● **Excerpt**:
>>>

In our view, the first half of 2022 marked the beginning of the Five Stages of The Reset Period.1 Q1 saw initial moves off market highs, with rolling bear markets emerging in certain low-quality areas. Volatility continued into Q2 as financial conditions started to tighten, defensive postures were built, and Equity valuations significantly corrected. In the stages of the reset period, central banks raise interest rates and/or contract their balance sheets, and economic data may weaken before beginning to stabilize. Eventually a new market cycle is firmly established which converges back into the long-term secular bull market trend, but we think that markets will continue searching for signs of stability before bottoming out and finding a new base. Investors may want to consider making adjustments to their investment strategy as this period of uncertainty matures.

In A Three-Pronged Framework to Manage through Volatility,2 we highlight an approach that keeps one invested and positions tactically for near-term volatility while picking up attractive secular growth investments. We believe investors should maintain the balance of global diversification, interest rate and credit risk, and Value and Growth exposure while implementing appropriate rebalancing. Investors should also consider tactical exposure to areas like dividend-growth, high-quality, and Equity Hedge that can help manage through elevated inflation and near-term volatility. Long-term investors may want to take advantage of pockets of the market that have fallen out of favor despite having attractive long term fundamentals. Recently we have seen better valuations for secular growth areas like semiconductors, homebuilders, biotechnology, clean energy, robotics and cybersecurity. Some of these areas are susceptible to further downside, but the strategy should be to keep a long-term perspective, acknowledge that the bottom is impossible to time and start to build positions along the way as episodic volatility hits.

“Long-term investors may want to take advantage of pockets of the market that have fallen out of favor despite having attractive long-term fundamentals.”

— Emily Avioli, Assistant Vice President and Investment Strategist

Amid heightened uncertainty and changing expectations for future, investors may also want to consider Enhancing the Traditional Investment Strategy.3 Investors have long relied on a 60/40 portfolio construct, or a mix comprising a 60% allocation to Equities and a 40% allocation to Fixed Income. Looking back at its long-term historical performance since 1926, the strategy has worked well, averaging 8.9% in annual total returns. It only saw negative 12-month returns 19% of the time with an average negative return of -8.5%, while positive annual returns occurred 81% of the time, averaging 13.8%.4 But the construct has recently come under pressure as the correlation between stocks and bonds flipped positive, and several shifting elements of the investment environment could lead to further weakness in both stock and bond markets. Amid this new backdrop, appropriate allocations to Equities and Fixed Income may be complemented by exposure to non-traditional investments like Alternative Investments for qualified investors, including Real Assets comprised of Commodities and Real Estate. These asset classes could help mitigate risk and potentially enhance returns in a regime of high-inflation, elevated uncertainty, volatility and slow growth.

<<<

● **Data entries**:
>>>

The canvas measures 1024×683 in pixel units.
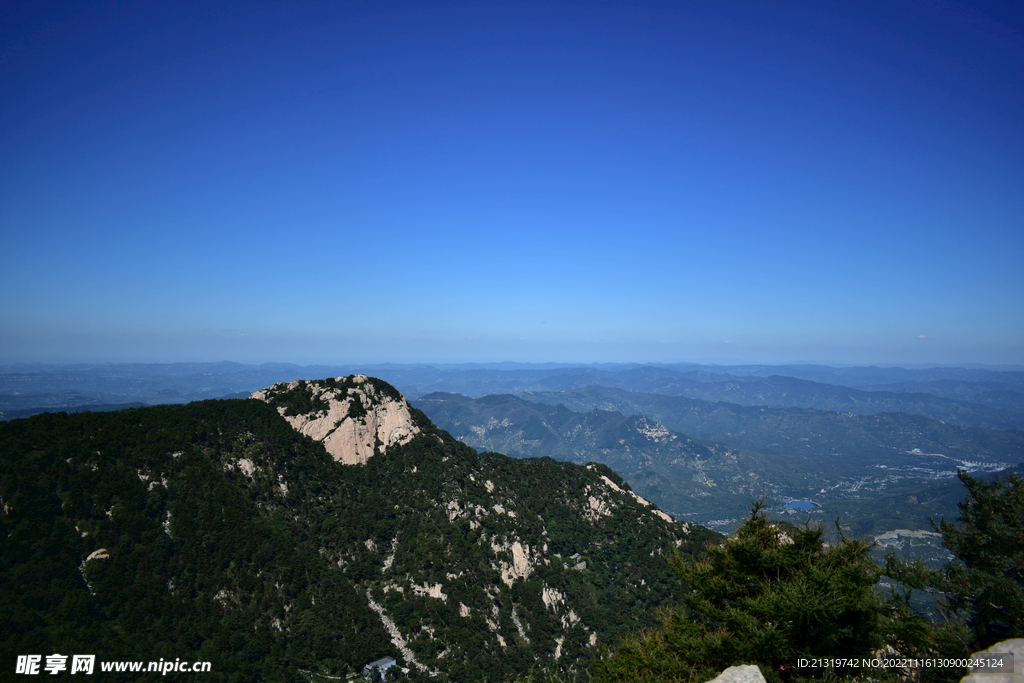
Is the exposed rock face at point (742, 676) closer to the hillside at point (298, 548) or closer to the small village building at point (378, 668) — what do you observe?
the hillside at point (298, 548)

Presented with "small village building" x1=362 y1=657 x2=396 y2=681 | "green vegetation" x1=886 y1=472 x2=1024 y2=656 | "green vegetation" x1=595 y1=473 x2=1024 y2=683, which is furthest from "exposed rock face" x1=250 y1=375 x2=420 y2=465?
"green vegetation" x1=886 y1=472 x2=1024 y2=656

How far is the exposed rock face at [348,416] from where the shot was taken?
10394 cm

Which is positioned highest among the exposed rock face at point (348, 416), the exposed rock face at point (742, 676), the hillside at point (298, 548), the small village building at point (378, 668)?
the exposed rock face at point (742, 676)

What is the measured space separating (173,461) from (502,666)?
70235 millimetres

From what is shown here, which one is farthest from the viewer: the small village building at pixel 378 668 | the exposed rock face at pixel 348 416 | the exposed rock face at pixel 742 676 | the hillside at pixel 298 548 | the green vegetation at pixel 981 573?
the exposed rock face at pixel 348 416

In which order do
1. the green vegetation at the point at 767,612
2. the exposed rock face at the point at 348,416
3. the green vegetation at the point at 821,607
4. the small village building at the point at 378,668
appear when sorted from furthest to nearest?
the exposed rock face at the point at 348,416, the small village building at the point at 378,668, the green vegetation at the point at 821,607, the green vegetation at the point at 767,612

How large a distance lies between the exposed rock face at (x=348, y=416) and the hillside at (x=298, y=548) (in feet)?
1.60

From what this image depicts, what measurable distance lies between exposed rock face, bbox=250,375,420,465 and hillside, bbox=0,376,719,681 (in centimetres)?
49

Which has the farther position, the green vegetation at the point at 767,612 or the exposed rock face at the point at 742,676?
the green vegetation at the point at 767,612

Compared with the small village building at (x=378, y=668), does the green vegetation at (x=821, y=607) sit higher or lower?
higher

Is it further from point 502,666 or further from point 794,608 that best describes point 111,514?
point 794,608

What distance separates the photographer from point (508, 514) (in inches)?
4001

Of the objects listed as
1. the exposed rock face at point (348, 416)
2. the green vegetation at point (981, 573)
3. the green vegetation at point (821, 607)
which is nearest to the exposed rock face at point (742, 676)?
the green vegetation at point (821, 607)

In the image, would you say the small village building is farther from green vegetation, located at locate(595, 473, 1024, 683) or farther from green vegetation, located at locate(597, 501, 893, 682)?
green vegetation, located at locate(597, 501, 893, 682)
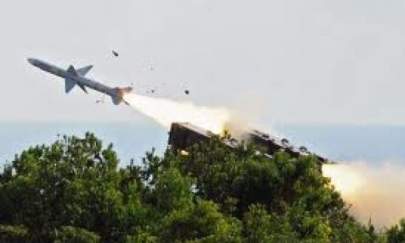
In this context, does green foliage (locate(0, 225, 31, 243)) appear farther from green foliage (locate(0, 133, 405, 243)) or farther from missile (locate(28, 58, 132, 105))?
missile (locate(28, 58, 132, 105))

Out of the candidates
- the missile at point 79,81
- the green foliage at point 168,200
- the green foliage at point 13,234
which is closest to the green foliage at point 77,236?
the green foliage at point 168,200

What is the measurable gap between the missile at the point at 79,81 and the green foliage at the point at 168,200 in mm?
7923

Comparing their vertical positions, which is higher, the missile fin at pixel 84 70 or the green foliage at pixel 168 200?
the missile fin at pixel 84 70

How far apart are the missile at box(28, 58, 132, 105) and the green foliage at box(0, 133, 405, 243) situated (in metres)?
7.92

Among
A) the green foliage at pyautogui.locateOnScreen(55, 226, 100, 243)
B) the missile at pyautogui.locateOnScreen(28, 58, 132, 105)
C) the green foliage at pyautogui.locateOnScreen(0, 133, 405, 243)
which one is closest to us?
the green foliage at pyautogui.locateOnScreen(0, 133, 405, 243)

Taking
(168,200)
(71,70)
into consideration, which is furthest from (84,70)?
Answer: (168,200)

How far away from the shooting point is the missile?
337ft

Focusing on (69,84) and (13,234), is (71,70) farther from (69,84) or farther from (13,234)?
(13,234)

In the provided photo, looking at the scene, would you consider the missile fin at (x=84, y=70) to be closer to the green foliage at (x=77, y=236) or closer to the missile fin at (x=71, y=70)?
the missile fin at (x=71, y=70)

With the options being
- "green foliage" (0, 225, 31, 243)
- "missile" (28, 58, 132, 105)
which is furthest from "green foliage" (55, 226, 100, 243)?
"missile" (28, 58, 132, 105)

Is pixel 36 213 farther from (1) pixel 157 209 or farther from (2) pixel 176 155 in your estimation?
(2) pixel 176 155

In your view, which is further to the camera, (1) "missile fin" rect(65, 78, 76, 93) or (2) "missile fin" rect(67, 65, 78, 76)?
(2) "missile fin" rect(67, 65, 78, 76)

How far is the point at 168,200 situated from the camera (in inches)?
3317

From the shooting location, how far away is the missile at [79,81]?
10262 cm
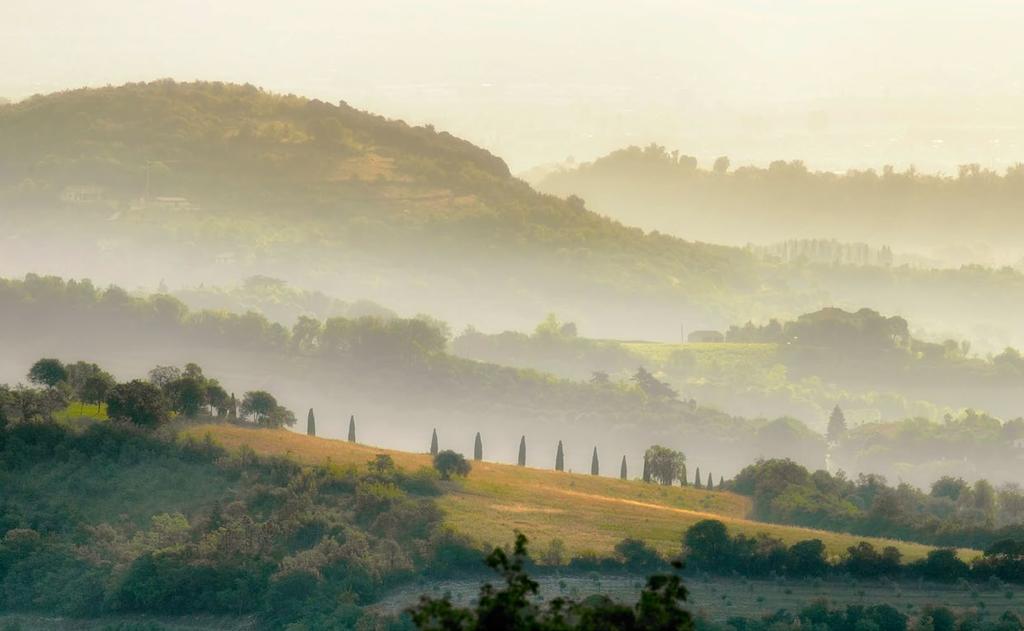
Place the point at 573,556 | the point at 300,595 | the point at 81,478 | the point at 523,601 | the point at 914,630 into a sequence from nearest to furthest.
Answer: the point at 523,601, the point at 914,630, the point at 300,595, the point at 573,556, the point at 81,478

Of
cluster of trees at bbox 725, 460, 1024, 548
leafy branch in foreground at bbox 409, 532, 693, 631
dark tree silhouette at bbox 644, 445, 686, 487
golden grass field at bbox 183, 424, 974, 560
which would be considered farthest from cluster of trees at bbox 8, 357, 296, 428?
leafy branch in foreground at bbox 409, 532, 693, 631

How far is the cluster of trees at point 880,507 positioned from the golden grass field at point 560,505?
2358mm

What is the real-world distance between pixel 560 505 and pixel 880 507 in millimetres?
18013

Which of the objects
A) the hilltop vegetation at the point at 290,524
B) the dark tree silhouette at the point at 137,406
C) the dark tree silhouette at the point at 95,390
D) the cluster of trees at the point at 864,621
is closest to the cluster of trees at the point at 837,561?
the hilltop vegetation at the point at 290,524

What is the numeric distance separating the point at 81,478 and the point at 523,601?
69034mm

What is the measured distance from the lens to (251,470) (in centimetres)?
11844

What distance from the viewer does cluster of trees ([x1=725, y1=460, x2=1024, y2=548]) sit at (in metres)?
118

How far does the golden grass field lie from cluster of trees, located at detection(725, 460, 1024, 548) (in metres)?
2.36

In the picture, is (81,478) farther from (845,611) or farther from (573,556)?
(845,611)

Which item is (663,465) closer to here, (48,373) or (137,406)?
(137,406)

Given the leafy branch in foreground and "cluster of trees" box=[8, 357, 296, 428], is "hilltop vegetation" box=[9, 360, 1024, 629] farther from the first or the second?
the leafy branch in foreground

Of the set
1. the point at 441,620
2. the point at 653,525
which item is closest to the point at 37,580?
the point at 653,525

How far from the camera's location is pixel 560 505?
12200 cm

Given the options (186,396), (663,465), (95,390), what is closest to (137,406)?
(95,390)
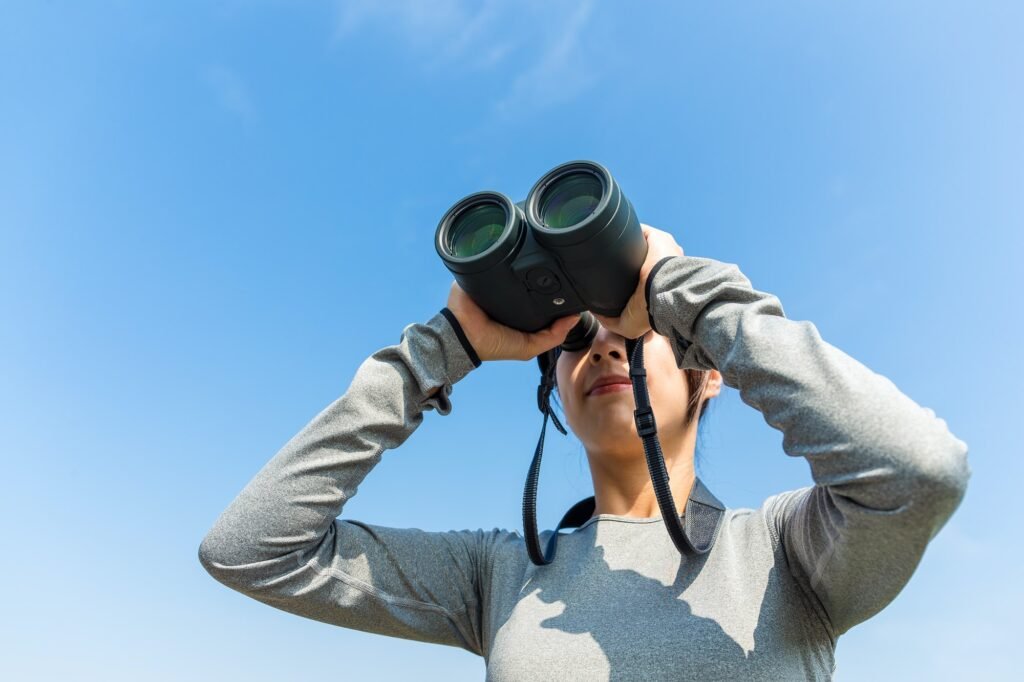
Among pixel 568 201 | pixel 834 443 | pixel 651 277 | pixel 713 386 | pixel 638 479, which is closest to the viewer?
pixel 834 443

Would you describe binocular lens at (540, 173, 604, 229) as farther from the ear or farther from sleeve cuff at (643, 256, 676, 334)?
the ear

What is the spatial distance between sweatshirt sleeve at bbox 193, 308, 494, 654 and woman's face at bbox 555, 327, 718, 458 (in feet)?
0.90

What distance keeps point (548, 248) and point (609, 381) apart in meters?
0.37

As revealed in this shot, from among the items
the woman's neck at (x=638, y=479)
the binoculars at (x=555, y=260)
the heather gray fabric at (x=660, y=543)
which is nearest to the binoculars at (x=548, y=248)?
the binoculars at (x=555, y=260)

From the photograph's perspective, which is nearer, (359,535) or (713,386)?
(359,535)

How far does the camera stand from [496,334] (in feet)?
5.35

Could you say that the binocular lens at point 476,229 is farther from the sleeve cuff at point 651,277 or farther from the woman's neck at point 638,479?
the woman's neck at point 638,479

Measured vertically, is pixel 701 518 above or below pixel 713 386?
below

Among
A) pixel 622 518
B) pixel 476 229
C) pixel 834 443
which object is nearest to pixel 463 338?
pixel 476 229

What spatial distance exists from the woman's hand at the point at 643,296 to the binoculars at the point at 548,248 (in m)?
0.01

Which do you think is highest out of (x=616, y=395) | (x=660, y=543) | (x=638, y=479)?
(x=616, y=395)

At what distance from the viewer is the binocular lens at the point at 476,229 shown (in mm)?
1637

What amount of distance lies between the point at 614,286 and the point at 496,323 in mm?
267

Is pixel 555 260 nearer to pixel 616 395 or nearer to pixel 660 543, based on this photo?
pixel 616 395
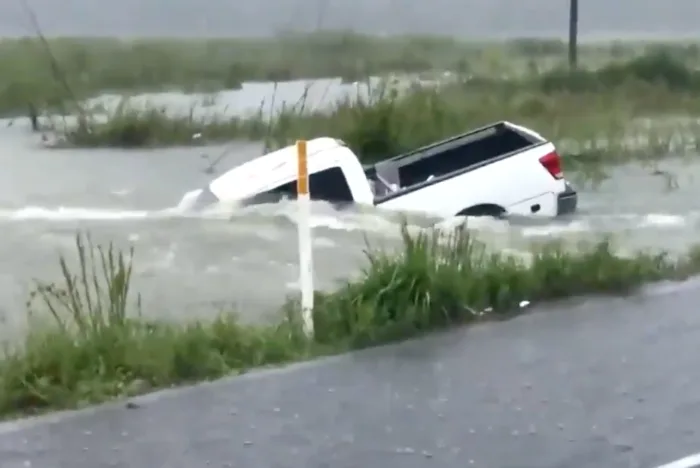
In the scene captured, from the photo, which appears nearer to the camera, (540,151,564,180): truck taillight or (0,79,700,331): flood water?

<<<

● **Short exercise**: Rewrite the excerpt from "In our view, the" to "of uncertainty matures.", replacing "central banks" with "monetary authorities".

● **Output of the exercise**:
In our view, the first half of 2022 marked the beginning of the Five Stages of The Reset Period.1 Q1 saw initial moves off market highs, with rolling bear markets emerging in certain low-quality areas. Volatility continued into Q2 as financial conditions started to tighten, defensive postures were built, and Equity valuations significantly corrected. In the stages of the reset period, monetary authorities raise interest rates and/or contract their balance sheets, and economic data may weaken before beginning to stabilize. Eventually a new market cycle is firmly established which converges back into the long-term secular bull market trend, but we think that markets will continue searching for signs of stability before bottoming out and finding a new base. Investors may want to consider making adjustments to their investment strategy as this period of uncertainty matures.